If you like puttering in the home, now is your chance. Take an afternoon or evening to set up the school room. Maybe enlist the help of your spouse. Now is the time to place the map on the wall, put the bookshelf in the corner, lay the rug on the floor, put the alphabet chart up. Set up the school room in a way that will serve you and your kids and enhance the learning experience.
Using the Home for School Spaces
Maybe you don’t have the space to make one part of your home into a school room. That is not a problem. You have plenty of good, usable space all throughout your home.
1)Designate your school spaces.
Retrieve your Simpler Daily Rhythm. Go through each item and decide where you will complete each subject or task. Read alouds on the couch? Art projects at the kitchen counter? Science experiments in the basement? Where does it make sense to gather?
I said it in the Designated School Room section, but I will say it again. If there is one thing I learned while teaching in public school and at home, transitions can make or break school days. If we want our homeschooling days to be less hectic and more calm (especially if schooling multiple kids), I suggest grouping together items that can be done in the same space. For example, we do our devotion, calendar, language arts lesson, and read aloud back to back in our school room. We do all our seat work at the dining room table. Kids need to move, but the fewer transitions between spaces, the easier your day will flow.
2)Designate school storage.
Although you aren’t using a designated school room, you will still need school storage.
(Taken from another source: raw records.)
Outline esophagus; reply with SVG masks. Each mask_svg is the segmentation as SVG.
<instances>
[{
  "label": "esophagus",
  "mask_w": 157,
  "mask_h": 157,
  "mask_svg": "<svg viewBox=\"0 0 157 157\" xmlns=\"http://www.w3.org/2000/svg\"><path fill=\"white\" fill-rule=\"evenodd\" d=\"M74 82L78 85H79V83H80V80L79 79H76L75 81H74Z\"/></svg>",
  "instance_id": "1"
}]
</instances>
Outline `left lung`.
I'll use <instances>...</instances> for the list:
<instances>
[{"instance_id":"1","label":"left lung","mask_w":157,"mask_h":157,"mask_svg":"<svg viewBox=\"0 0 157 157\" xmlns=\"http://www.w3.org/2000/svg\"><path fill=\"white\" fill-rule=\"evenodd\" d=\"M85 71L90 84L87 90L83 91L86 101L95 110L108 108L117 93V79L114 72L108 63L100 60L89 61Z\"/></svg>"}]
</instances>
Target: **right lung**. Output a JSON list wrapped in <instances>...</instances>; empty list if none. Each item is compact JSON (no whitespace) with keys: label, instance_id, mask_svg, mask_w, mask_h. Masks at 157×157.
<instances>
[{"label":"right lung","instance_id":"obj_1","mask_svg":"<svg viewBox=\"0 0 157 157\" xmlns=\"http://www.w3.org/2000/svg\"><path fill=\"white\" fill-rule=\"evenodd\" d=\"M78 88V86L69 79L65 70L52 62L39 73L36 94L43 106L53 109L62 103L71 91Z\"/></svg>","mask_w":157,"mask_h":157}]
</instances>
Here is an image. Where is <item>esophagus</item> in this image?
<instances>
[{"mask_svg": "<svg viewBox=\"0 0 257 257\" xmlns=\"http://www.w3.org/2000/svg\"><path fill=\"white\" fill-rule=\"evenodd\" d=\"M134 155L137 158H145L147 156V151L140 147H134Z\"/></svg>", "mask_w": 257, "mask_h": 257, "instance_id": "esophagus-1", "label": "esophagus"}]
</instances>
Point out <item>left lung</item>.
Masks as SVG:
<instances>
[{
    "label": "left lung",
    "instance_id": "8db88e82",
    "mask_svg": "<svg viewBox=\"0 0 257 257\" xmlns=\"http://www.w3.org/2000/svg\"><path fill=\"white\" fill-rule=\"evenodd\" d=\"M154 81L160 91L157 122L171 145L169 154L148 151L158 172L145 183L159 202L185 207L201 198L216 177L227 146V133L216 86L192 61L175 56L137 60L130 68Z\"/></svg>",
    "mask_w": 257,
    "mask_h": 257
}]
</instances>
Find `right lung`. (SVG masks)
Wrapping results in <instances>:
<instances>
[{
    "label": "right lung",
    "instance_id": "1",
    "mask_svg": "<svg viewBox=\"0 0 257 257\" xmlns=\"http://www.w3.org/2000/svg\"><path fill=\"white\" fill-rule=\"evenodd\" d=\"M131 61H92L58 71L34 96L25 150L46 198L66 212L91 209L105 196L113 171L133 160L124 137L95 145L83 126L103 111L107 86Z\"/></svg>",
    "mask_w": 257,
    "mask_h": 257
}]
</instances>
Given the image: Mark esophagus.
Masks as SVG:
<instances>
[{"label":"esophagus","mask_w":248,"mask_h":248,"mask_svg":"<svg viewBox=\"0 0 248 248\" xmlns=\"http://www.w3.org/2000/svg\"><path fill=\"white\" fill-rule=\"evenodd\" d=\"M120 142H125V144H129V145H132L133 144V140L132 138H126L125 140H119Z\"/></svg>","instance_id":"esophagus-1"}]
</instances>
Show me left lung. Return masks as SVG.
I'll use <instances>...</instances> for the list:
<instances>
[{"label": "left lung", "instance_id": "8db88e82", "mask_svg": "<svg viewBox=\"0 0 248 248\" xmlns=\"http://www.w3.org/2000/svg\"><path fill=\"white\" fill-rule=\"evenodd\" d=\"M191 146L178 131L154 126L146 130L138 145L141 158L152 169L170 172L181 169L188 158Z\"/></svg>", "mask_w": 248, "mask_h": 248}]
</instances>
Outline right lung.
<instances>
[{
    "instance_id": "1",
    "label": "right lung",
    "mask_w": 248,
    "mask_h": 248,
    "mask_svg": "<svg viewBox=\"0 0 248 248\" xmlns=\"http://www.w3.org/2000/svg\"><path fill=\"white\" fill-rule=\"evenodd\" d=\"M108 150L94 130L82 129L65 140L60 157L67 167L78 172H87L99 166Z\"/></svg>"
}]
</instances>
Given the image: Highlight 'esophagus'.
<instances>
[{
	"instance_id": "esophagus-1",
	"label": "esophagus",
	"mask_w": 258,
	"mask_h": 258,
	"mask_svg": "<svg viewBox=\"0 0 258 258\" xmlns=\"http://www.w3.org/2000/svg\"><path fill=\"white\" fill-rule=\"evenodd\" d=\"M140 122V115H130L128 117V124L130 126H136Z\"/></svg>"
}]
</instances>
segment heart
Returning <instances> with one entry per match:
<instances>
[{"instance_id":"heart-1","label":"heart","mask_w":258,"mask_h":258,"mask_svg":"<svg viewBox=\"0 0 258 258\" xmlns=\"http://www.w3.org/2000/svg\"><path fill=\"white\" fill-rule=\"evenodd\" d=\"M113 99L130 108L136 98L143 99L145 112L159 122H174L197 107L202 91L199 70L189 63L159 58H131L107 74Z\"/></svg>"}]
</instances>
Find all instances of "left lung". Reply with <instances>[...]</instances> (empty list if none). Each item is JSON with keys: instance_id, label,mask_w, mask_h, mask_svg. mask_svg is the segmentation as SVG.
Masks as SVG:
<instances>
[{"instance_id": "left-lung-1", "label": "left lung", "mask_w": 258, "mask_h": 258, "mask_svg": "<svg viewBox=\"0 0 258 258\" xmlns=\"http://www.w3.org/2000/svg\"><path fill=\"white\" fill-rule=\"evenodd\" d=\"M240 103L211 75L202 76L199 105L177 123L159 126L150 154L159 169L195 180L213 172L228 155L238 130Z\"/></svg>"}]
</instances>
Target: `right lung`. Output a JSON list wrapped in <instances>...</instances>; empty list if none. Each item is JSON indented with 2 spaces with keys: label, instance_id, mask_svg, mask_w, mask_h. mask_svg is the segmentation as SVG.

Curriculum, art supplies, books, and other materials will need a place to live. This can simply be a closet or a bookshelf. Designate it now, organize it later. One tip while choosing where your school storage will be: try to choose a place where it can be out of sight for weekends and days or weeks off. I’ve found having supplies out of sight on non school days really helps us think of it as a family day and not a school day.
3)Gather learning tools.
Since you do not have a designated school room, you won’t need to gather furniture, it is already there for you in your kitchen, dining room, back patio, living room or family room. However, you might want a bookshelf or rolling cart for supplies, a globe for geography, or containers to house curriculum. No need to gather supplies just yet, only learning tools that will help your homeschool day run smoother.
A Simpler Homeschool will look different in every home. What makes it simpler is that it is intentionally thought through and the spaces function well for you and your family.
Tell me: where will your school spaces be this year?